[Opening Material for the task section]

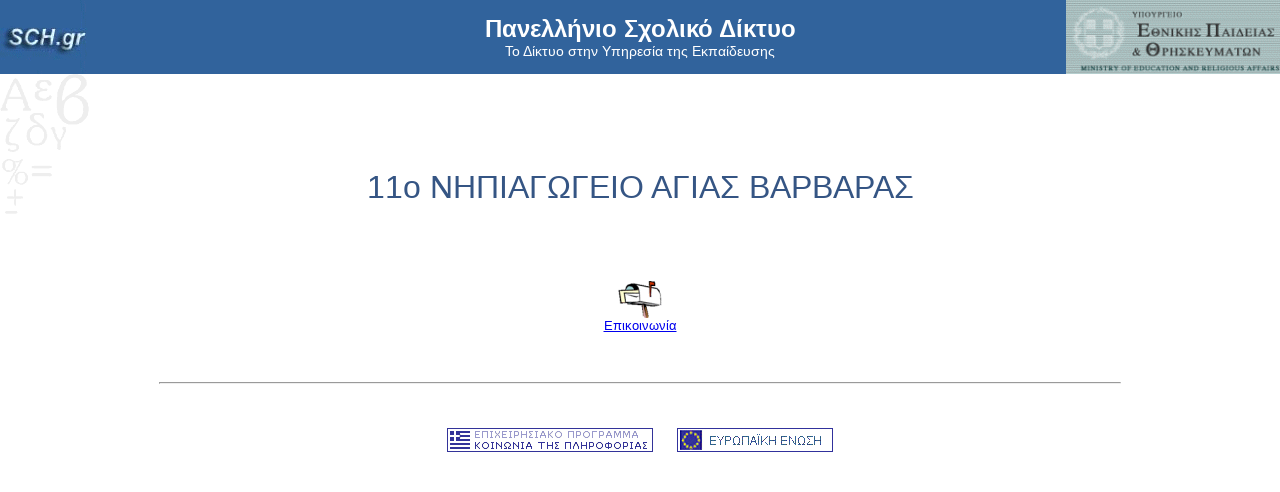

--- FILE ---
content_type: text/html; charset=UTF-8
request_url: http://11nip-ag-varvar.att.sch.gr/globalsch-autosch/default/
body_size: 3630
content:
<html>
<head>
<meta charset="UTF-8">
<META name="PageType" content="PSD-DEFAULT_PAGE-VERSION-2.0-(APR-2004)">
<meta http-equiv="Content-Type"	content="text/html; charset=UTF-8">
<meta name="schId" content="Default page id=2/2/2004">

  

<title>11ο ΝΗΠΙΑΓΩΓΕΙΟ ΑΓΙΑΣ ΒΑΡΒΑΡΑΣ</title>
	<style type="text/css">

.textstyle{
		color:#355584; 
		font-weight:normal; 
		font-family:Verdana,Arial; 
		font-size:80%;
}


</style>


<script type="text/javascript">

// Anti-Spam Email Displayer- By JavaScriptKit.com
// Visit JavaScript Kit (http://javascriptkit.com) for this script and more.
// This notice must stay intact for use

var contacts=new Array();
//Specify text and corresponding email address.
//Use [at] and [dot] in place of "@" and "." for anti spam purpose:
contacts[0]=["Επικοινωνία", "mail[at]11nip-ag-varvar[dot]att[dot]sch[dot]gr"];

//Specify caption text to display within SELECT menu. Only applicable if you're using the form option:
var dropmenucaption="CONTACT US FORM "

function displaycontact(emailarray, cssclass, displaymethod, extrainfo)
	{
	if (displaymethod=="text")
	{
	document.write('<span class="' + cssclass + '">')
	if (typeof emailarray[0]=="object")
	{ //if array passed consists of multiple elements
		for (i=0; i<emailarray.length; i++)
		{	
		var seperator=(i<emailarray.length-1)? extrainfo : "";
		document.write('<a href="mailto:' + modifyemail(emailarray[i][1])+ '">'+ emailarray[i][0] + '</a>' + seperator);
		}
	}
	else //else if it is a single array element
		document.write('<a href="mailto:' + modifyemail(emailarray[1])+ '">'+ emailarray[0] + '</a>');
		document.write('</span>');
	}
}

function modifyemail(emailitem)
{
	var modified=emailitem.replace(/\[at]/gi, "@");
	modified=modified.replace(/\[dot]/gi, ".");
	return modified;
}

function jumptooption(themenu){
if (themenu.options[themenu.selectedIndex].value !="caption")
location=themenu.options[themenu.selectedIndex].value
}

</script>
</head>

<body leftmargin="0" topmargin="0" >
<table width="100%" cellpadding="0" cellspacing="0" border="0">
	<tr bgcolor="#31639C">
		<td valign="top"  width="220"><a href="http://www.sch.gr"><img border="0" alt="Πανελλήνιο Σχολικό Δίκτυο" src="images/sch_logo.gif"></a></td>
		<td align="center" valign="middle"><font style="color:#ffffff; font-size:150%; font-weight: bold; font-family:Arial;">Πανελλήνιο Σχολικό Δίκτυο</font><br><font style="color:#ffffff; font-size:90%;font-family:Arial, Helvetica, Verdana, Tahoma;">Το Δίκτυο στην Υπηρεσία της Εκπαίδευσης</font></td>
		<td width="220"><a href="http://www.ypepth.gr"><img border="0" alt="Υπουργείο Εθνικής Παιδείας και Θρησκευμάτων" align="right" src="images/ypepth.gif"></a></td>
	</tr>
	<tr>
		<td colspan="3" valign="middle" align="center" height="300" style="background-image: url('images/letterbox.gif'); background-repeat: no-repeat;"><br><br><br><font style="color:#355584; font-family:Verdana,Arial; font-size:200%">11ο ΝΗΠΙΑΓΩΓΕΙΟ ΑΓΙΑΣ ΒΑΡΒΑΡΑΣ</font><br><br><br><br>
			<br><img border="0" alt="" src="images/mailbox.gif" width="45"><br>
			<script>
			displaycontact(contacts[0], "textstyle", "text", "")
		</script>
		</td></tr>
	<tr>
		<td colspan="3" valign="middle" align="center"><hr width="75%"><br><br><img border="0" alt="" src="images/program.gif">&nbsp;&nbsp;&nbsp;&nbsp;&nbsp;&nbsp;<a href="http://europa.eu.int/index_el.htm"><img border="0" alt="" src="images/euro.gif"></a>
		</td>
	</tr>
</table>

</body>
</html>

[Closing Material for the task section]
[Opening Material for the task section]

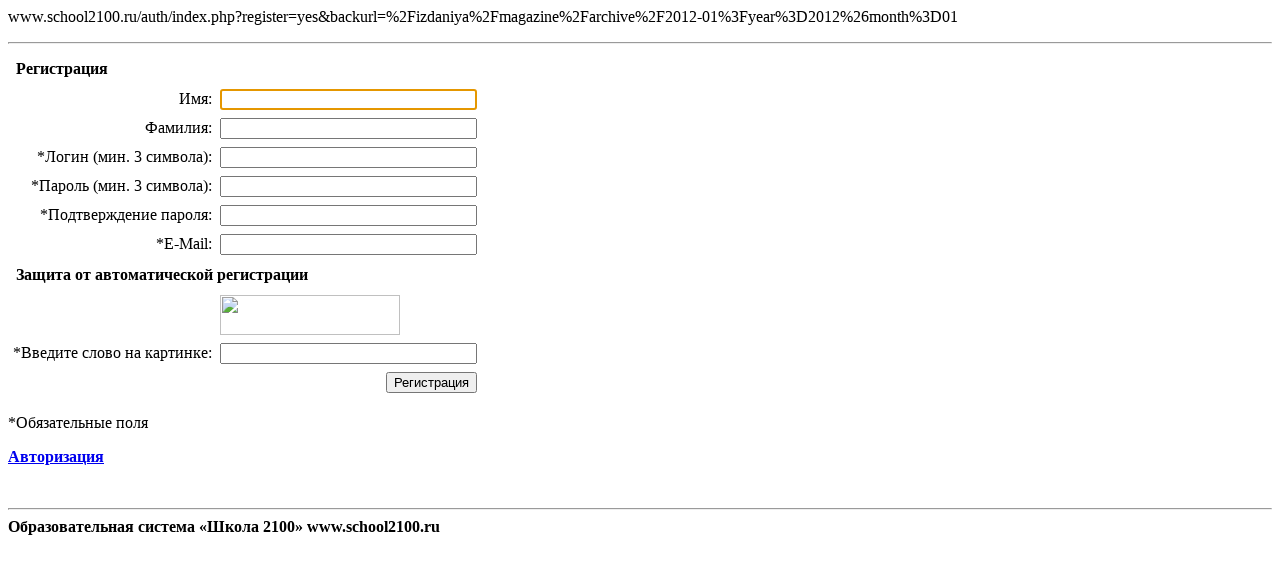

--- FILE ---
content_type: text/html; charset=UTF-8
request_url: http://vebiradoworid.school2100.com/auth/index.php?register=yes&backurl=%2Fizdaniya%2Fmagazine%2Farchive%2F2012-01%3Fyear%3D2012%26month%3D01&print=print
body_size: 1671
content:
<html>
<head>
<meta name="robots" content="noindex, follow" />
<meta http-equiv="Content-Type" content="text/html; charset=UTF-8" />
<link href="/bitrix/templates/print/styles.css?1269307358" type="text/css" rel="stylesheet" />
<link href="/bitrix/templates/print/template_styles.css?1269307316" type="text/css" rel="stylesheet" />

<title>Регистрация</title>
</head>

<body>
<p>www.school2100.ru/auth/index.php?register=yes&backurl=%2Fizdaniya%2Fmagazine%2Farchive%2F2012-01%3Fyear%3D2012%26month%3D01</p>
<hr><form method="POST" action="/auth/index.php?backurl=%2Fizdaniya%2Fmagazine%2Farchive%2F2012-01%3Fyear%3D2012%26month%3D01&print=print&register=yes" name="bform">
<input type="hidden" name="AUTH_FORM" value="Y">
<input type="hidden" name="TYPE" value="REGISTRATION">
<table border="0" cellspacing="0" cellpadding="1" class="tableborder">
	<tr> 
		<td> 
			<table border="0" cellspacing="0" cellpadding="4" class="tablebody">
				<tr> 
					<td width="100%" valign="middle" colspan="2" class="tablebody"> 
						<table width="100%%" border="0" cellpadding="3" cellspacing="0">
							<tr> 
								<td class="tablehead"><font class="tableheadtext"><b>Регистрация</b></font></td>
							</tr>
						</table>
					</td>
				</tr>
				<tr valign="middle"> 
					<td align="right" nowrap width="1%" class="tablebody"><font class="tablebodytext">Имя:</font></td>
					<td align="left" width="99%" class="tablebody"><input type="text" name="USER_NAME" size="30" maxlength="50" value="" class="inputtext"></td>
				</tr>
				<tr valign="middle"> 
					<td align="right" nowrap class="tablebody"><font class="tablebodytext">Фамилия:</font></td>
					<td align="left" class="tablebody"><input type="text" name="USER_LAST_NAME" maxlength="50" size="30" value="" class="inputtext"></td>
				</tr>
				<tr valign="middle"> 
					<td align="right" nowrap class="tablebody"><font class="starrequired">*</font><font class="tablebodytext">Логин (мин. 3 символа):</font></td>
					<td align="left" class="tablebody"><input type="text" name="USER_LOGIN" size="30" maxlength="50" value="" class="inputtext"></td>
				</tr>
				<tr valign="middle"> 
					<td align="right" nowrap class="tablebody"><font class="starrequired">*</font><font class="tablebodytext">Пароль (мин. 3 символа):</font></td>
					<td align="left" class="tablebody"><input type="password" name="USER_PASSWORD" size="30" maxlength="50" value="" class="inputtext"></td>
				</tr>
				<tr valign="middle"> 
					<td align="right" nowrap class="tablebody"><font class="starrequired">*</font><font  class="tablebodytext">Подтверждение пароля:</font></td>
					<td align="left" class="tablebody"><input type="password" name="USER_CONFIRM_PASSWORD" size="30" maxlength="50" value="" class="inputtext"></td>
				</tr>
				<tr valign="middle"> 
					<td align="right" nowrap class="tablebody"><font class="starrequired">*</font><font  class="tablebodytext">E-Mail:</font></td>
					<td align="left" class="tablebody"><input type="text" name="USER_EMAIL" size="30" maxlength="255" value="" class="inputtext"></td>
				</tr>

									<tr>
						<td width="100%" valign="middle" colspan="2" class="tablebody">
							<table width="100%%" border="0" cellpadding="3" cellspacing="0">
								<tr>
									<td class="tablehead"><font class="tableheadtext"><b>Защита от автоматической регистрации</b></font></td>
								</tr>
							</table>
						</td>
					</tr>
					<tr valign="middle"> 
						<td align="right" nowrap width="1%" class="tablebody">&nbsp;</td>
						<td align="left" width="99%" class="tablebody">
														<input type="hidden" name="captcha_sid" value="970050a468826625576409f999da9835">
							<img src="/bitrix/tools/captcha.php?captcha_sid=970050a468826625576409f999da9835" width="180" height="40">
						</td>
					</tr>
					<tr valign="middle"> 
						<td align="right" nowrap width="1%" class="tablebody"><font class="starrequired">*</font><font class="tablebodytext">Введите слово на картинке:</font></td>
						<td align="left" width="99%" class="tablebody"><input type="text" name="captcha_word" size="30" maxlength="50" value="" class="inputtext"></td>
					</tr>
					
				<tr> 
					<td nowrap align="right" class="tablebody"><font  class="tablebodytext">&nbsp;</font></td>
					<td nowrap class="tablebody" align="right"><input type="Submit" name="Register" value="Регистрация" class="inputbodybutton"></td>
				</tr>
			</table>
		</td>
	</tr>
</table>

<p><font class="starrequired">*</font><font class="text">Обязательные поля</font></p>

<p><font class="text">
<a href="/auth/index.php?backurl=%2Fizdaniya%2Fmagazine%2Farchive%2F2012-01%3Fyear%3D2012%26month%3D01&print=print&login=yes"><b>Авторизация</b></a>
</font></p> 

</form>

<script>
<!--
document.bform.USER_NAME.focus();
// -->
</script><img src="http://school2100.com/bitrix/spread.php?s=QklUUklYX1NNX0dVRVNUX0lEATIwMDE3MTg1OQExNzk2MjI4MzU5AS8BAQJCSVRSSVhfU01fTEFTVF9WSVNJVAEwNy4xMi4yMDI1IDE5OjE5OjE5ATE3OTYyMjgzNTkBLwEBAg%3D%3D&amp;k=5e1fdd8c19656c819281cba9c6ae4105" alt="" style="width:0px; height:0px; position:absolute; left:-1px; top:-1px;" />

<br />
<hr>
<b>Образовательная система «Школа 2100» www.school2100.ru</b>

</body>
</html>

[Closing Material for the task section]
[Opening Material for the task section]

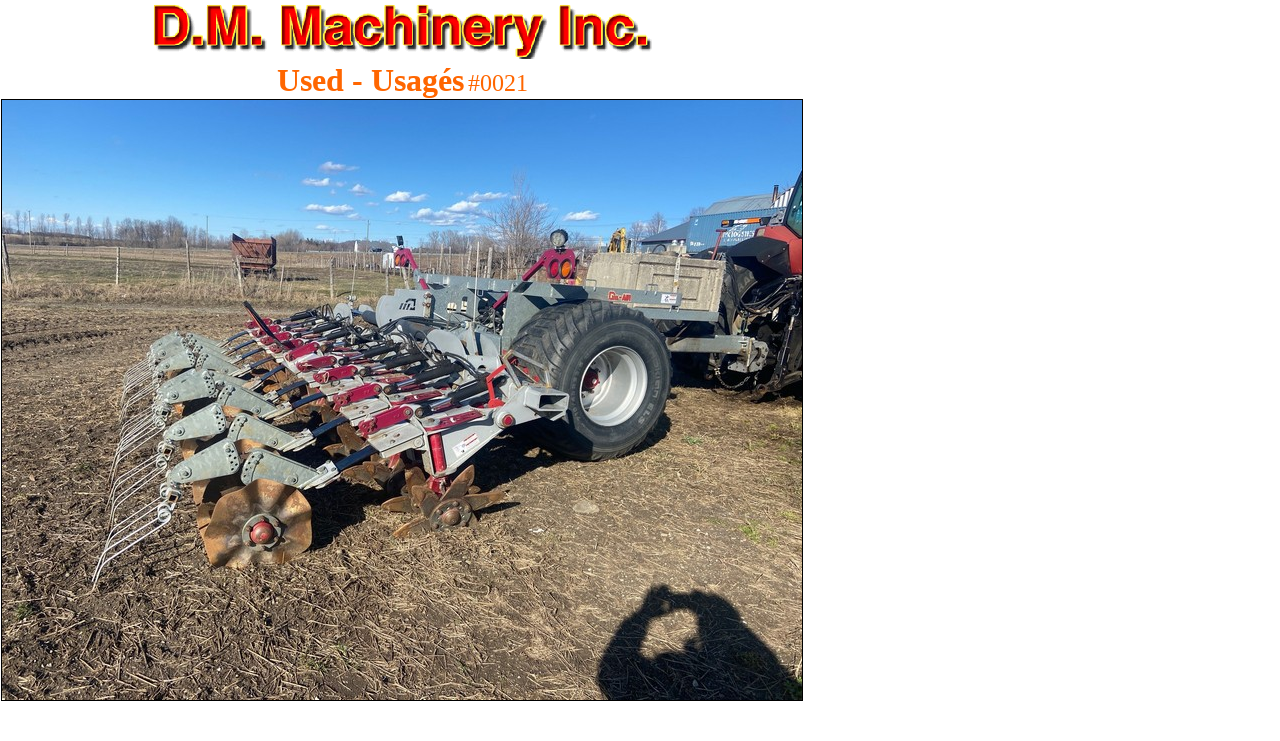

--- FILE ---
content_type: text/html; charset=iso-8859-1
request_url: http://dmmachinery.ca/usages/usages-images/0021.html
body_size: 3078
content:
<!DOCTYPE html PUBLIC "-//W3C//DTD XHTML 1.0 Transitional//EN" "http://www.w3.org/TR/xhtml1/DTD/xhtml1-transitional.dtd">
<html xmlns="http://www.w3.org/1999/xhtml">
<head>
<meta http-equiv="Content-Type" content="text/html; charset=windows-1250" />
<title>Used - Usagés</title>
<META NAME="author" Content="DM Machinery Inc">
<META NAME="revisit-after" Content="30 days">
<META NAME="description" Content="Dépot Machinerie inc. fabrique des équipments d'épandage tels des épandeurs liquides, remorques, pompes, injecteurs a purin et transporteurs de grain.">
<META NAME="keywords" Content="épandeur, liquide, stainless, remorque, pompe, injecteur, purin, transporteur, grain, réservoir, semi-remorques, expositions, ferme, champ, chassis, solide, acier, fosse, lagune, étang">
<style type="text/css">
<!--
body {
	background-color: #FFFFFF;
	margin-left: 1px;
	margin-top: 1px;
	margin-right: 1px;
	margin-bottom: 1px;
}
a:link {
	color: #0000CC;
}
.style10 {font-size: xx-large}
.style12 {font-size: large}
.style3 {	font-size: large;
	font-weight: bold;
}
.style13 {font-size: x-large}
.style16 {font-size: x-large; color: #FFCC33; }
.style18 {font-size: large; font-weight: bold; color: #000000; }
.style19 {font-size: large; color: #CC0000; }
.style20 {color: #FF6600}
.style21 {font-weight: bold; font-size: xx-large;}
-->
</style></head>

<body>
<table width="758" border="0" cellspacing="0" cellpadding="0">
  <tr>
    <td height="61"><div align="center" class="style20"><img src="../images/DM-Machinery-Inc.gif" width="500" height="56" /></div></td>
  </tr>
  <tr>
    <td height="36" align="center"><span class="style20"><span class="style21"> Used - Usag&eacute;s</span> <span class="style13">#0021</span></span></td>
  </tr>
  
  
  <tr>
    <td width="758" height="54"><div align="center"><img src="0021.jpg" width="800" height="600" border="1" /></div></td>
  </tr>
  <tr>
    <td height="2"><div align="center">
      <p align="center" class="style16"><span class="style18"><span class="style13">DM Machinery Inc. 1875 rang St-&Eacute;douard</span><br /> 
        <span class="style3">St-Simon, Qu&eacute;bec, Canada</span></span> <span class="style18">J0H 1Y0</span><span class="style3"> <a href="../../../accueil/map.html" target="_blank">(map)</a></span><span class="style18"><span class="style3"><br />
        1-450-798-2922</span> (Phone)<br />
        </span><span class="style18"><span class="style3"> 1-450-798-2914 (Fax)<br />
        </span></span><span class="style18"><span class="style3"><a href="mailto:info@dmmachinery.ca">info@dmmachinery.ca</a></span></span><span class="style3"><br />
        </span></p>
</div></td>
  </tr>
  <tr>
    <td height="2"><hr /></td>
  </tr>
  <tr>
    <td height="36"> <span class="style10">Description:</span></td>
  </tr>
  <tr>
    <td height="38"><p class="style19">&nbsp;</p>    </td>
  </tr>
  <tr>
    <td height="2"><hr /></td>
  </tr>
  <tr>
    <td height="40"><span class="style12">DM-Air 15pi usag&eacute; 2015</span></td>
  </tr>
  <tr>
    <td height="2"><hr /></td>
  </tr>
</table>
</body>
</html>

[Closing Material for the task section]

Your task – Reading through the records above, report each line in which the string "cssclass" is found.

Response –
function displaycontact(emailarray, cssclass, displaymethod, extrainfo)
	document.write('<span class="' + cssclass + '">')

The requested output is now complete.